Но вскоре мнимая решимость позабыта
И томной слабости душа моя открыта:
Страшна могила мне; и ближние, друзья,
Мое грядущее, и молодость моя,
И обещания в груди сокрытой музы -
Все обольстительно скрепляет жизни узы,
И далеко ищу, как жребий мой ни строг,
Я жить и бедствовать услужливый предлог. 14
Элегическая медитация Баратынского четко делится на две части, границей между которыми выступает противительный союз но в 7-й строке. Развитие поэтической мысли идет от тезиса к антитезису, что подчеркнуто системой лексико-семантических оппозиций: так, унынию и скуке от тягостной неволи бытия, стимулирующим решимость лирического субъекта (пусть и мнимую) на самоубийство, противопоставлена томная слабость души и обольстительность самой жизни с ее грядущими упованиями и воспоминаниями молодости. Если в первой части ярмо бытия оказывается непосильно, а образ цепей настоятельно связан с ощущением неволи, то во второй части цепи рока, давящие и порабощающие, заменяются на узы жизни, которые, напротив, скрепляют индивидуальное бытие. Роль синтеза в поэтической композиции у Баратынского выполняет последнее двустишие, оно подводит итог тому, что заявлено в двух предыдущих частях: отзвуки недавней трагедии еще слышны (ср.: "как жребий мой ни строг"), но сила жизни берет свое. Заключительное резюме вбирает в себя достойный итог и первого и второго размышления, что подтверждается окончательно найденной формулой "жить и бедствовать".
Итак, рассмотренные нами образцы элегий Пушкина и Баратынского убеждают в том, что жанр элегии в своем историческом развитии обнаруживает необыкновенную динамичность, стыкуясь с различными темами, начиная с любовной и кончая философско-метафизической. Подвергаясь существенной трансформации, изменяясь почти до неузнаваемости (если исходить из канонических представлений о жанре), элегия во всех ее индивидуальных модификациях все равно остается единым жанром. Вот что писал о законах жанрового развития Ю. Н. Тынянов: "Представить себе жанр статической системой невозможно уже потому, что самое-то сознание жанра возникает в результате столкновения с традиционным жанром (т. е. ощущения смены -хотя бы частичной -традиционного жанра "новым", заступающим его место). Все дело здесь в том, что новое явление сменяет старое, занимает его место и, не являясь "развитием" старого, является в то же время его заместителем. Когда этого "замещения" нет, жанр как таковой исчезает, распадается"15 .

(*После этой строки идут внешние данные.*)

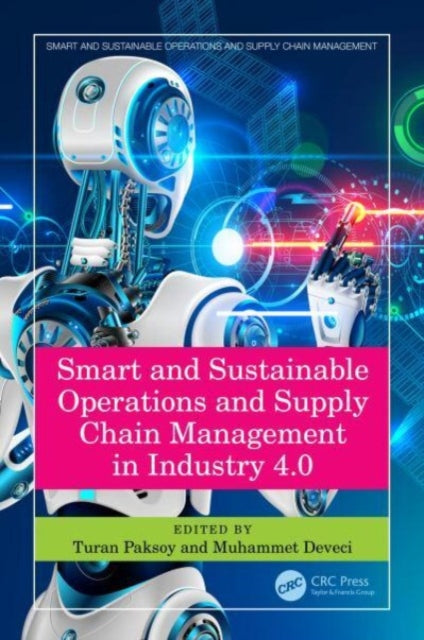Book cover of: Smart and Sustainable Operations and Supply Chain Management in Industry 4.0. By: Turan Paksoy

При этом вот что примечательно: возобновляясь все в новых и новых формах, иными словами, постоянно "смещаясь", элегия предполагает и нечто устойчивое и неизменное. Это то, что М. М. Бахтин называл "памятью жанра". Образно это можно было бы представить так: в структуре изучаемого произведения собственно жанра нет, но есть "тень", которую этот жанр отбрасывает. Каким бы неузнаваемым нам ни казалось жанровое лицо того или иного произведения, "память жанра" в нем все равно остается: она образует тот устойчивый фон жанровой традиции, на котором отчетливее оттеняются возникающие структурно-содержательные новации.